- [Source text]
Please use Selenium to open https://infinite-scroll.com/demo/full-page/, and scroll down 10 times. As you proceed, store all H2 titles in a new-line separated JSON file (store not only links, but also the iteration number).

Code to start from

from selenium import webdriver
from selenium.webdriver.chrome.service import Service as ChromeService
from webdriver_manager.chrome import ChromeDriverManager
from selenium.webdriver.common.by import By
from selenium.webdriver.common.keys import Keys
from bs4 import BeautifulSoup
import time

driver = webdriver.Chrome(service=ChromeService(ChromeDriverManager().install()))

url = "https://infinite-scroll.com/demo/full-page/"
driver.get(url)
time.sleep(4)

# Scroll down the page
scroll_pause_time = 2
for _ in range(3):  # Scroll down 3 times
    driver.execute_script("window.scrollTo(0, document.body.scrollHeight);")
    time.sleep(scroll_pause_time)

Solution

from selenium import webdriver
from selenium.webdriver.chrome.service import Service as ChromeService
from webdriver_manager.chrome import ChromeDriverManager
from selenium.webdriver.common.by import By
from selenium.webdriver.common.keys import Keys
from bs4 import BeautifulSoup
import time
import json

driver = webdriver.Chrome(service=ChromeService(ChromeDriverManager().install()))

url = "https://infinite-scroll.com/demo/full-page/"
driver.get(url)
time.sleep(4)

f=open('infinite_scroll.json','w',encoding='utf-8')

# Scroll down the page
scroll_pause_time = 2
for _ in range(10):  # Scroll down 10 times
    driver.execute_script("window.scrollTo(0, document.body.scrollHeight);")
    soup = BeautifulSoup(driver.page_source)
    for title in soup.find_all('h2'):
        obj={'title': title.get_text()}
        f.write(json.dumps(obj))
        f.write('\n')
           
    time.sleep(scroll_pause_time)

f.close()

Please scrape all key headlines along with their URLs from the New York Times homepage (https://www.nytimes.com/). Since the site has a cookie consent banner, please use Selenium to automate clicking the “Accept all” button. First, collect your data to a dictionary. Then, save the data to a JSON file (nytimes_articles.json).

Starter Code:

import json
from selenium import webdriver
from selenium.webdriver.chrome.service import Service as ChromeService
from webdriver_manager.chrome import ChromeDriverManager
from selenium.webdriver.common.by import By
from bs4 import BeautifulSoup
import time

# Initialize WebDriver
driver = webdriver.Chrome(service=ChromeService(ChromeDriverManager().install()))

- [Set of tasks]
• A. Answer from the Selenium scraping text:
(i) How many times does the code to start from scroll down the page?
(ii) What file name does the solution open for writing the titles?
(iii) To which JSON file should the New York Times data be saved?
• B. Please write a continuation of the Selenium scraping text, picking up right after its last line of code.
The rows play no part in any of this.

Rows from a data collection
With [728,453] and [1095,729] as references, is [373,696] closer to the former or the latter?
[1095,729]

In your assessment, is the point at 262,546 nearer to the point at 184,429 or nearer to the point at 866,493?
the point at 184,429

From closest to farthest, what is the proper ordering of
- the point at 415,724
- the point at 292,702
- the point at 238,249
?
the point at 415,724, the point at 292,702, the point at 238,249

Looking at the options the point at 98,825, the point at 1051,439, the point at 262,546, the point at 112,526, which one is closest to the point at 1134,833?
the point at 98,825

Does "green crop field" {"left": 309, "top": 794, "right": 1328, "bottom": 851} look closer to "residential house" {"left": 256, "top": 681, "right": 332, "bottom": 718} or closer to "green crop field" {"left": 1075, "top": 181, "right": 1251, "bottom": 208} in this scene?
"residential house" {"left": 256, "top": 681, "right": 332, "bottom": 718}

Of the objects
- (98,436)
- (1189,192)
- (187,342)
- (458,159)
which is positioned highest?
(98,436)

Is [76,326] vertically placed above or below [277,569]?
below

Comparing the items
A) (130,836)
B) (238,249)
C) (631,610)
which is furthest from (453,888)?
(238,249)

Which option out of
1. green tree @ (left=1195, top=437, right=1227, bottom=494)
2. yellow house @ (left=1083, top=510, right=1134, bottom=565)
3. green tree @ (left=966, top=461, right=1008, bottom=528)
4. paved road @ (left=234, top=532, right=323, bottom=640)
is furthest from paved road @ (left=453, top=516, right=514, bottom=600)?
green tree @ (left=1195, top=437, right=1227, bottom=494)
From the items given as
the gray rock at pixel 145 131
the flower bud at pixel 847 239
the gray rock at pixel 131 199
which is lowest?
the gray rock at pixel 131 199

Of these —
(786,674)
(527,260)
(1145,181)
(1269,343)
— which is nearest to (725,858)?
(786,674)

- [Final results]
• A.
(i) 3 times
(ii) infinite_scroll.json
(iii) nytimes_articles.json

• B.
# Open New York Times homepage
url = "https://www.nytimes.com/"
driver.get(url)
time.sleep(3)  # Wait for page to load

# Handle cookie banner (Click "Accept all" button)
try:
    cookie_button = driver.find_element(By.XPATH, 'TODO: Add cookie button path here')
    cookie_button.click()
    print("Cookie banner accepted.")
    time.sleep(2)  # Allow time for the banner to close
except:
    print("No cookie banner found or already accepted.")

# Extract article headlines and URLs
soup = BeautifulSoup(driver.page_source, 'html.parser')
articles = []

# TODO: Find all article elements and extract the title and URL

# Save extracted data to a JSON file
with open('nytimes_articles.json', 'w', encoding='utf-8') as f:
    # TODO: Write the articles list to the JSON file

# Close WebDriver
driver.quit()

Solution:

import json
from selenium import webdriver
from selenium.webdriver.chrome.service import Service as ChromeService
from webdriver_manager.chrome import ChromeDriverManager
from selenium.webdriver.common.by import By
from bs4 import BeautifulSoup
import time

# Initialize WebDriver
driver = webdriver.Chrome(service=ChromeService(ChromeDriverManager().install()))

# Open NYTimes
url = "https://www.nytimes.com/"
driver.get(url)
time.sleep(3)  

# Handle cookie banner (Click "Accept all" button)
try:
    cookie_button = driver.find_element(By.XPATH, '//button[@data-testid="Accept all-btn"]')
    cookie_button.click()
    print("Cookie banner accepted.")
    time.sleep(2)  # Allow time for the banner to close
except:
    print("No cookie banner found or already accepted.")

# Extract all articles with titles and URLs
soup = BeautifulSoup(driver.page_source, 'html.parser')
articles = []

for section in soup.find_all('section', class_='story-wrapper'):
    link = section.find('a', class_='css-9mylee')  # Find the article link
    title_tag = section.find('div', class_='css-xdandi')  # Find the title container
    
    if link and title_tag:
        article_title = title_tag.get_text(strip=True)  # Extract the article title
        article_url = link['href']  # Extract the article URL

        # Store in dictionary format
        articles.append({
            "title": article_title,
            "url": article_url
        })

# Save to JSON
with open('nytimes_articles.json', 'w', encoding='utf-8') as f:
    json.dump(articles, f, ensure_ascii=False, indent=4)

print("\n Articles saved to 'nytimes_articles.json'")

# Close WebDriver
driver.quit()

Scrape all category names, (e.g., “academic study applications”), and their corresponding article subcategories (e.g., exam preparation) and links from tilburg.ai (https://tilburg.ai/articles/) using BeautifulSoup. Please extract information on the category names, along with the subcategory names and links listed within them. Save them in one JSON object, stored in one JSON file called tilburg_ai_articles.json.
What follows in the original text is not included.